Haberleşme altyapısında kullanılmak üzere tasarladığımız cihazlarla hem muadillerine göre uygun maddi yükle hem de hızlı saha desteğimiz sayesinde sağladığımız minimum zaman kaybıyla bu dönüşümü gerçekleştirmek noktasında firmalarımıza ciddi bir avantaj sağlıyoruz. Ayrıca altyapılarda kullanılacak cihazlar ve mimari özelinde sistem çözümleri sağlayarak da sektörde önemli bir eksiği kapatıyoruz.

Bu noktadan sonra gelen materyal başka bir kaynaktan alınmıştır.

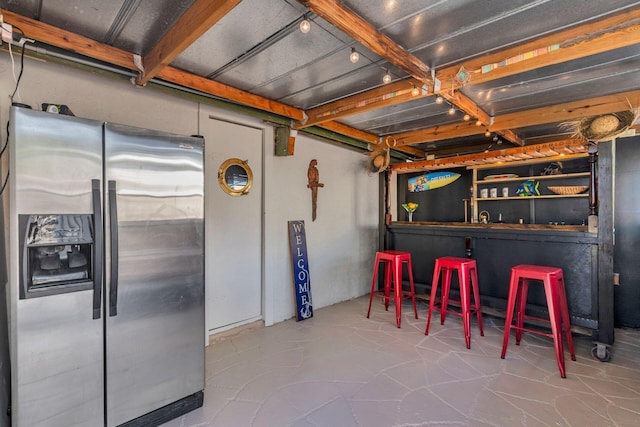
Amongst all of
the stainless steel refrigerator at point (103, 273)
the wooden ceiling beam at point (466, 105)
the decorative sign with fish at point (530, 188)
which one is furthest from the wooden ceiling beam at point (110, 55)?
the decorative sign with fish at point (530, 188)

Türkiye’nin bu noktada geleceğe ne kadar hazır olduğunu düşünüyorsunuz? Pandemi dönemindeki dijitale hızlı adaptasyon süreci umut verici mi? 

Firmaların tüm sektörlerde adaptasyon yeteneğinin çok güçlü olduğunu düşünüyorum. Yakın zamanda yeni normale çok hızlı adaptasyon sağladığımızı ve farklı dinamiklerle ekonomik anlamda çok hızlı toparlanma yaşadığımızı hep birlikte izledik. Dijital dönüşüm konusunda da birçok firmanın herhangi bir direnç göstermeden hızlı bir dönüşüme gittiği ve yaşanan fayda doğrultusunda kademeli dönüşümleri hızlandırdığını izliyoruz. Buradaki ivme artarak devam edecektir.

Askeri alanda elde ettiğiniz tecrübe ve başarıyı hizmet verdiğiniz diğer sektörlere nasıl yansıtıyorsunuz? 

Mevcut durumda savunma sanayii ve telekomünikasyon sektörü için geliştirdiğimiz haberleşme cihazları, çevresel ve elektriksel dayanım gereksinimleri hariç çok benzer niteliklere sahip. Bu nedenle tasarımın birçok noktası ortak yürütülebiliyor. Ancak ticari tarafta teknolojiyi üretebilmek tek başına yeterli değil; maliyet, kullanıcı deneyimi ve müşteri memnuniyeti gibi birçok parametrede optimizasyon sağlama gerekliliği var. Bu konuda ticarileştirmeyi başarabildiğimiz çok sayıda farklı ürün grubumuz rafta mevcut. Askeri taraftaki tasarım çalışmalarımızı modüler yapıda ticarileşebilecek şekilde yapmaya özen gösteriyoruz.

Dijital dönüşümün kaçınılmaz olduğu yeni süreçte, firmalara ne gibi tavsiyeleriniz olur? 

Rekabet edebilmek için sektörün doğru analizini yapmak ve gereken alanlarda optimum maliyetle dijital dönüşümü planlamak gerekiyor. Bu noktada sektörlerin farklı dinamikleri var ve genel tavsiye vermek bence  çok doğru değil. Ancak sektör özelinde biraz daha spesifik bir farkındalık oluşturmak amacıyla bütün firmalar için çok önemli olan verilerin tamamının haberleşme altyapı cihazları üzerinden sağlandığının ve burada her an trafik dinlenme, kesilme ve müdahale edilme hassasiyetlerini barındırdığının bilincinde olmamız gerekiyor. Dijital dönüşüm yaparken verilerin güvenliğini de sağlayacak şekilde sistem kurmak ve bu değerli verileri mümkün olduğunca yabancı firmalara emanet etmemek gerekiyor.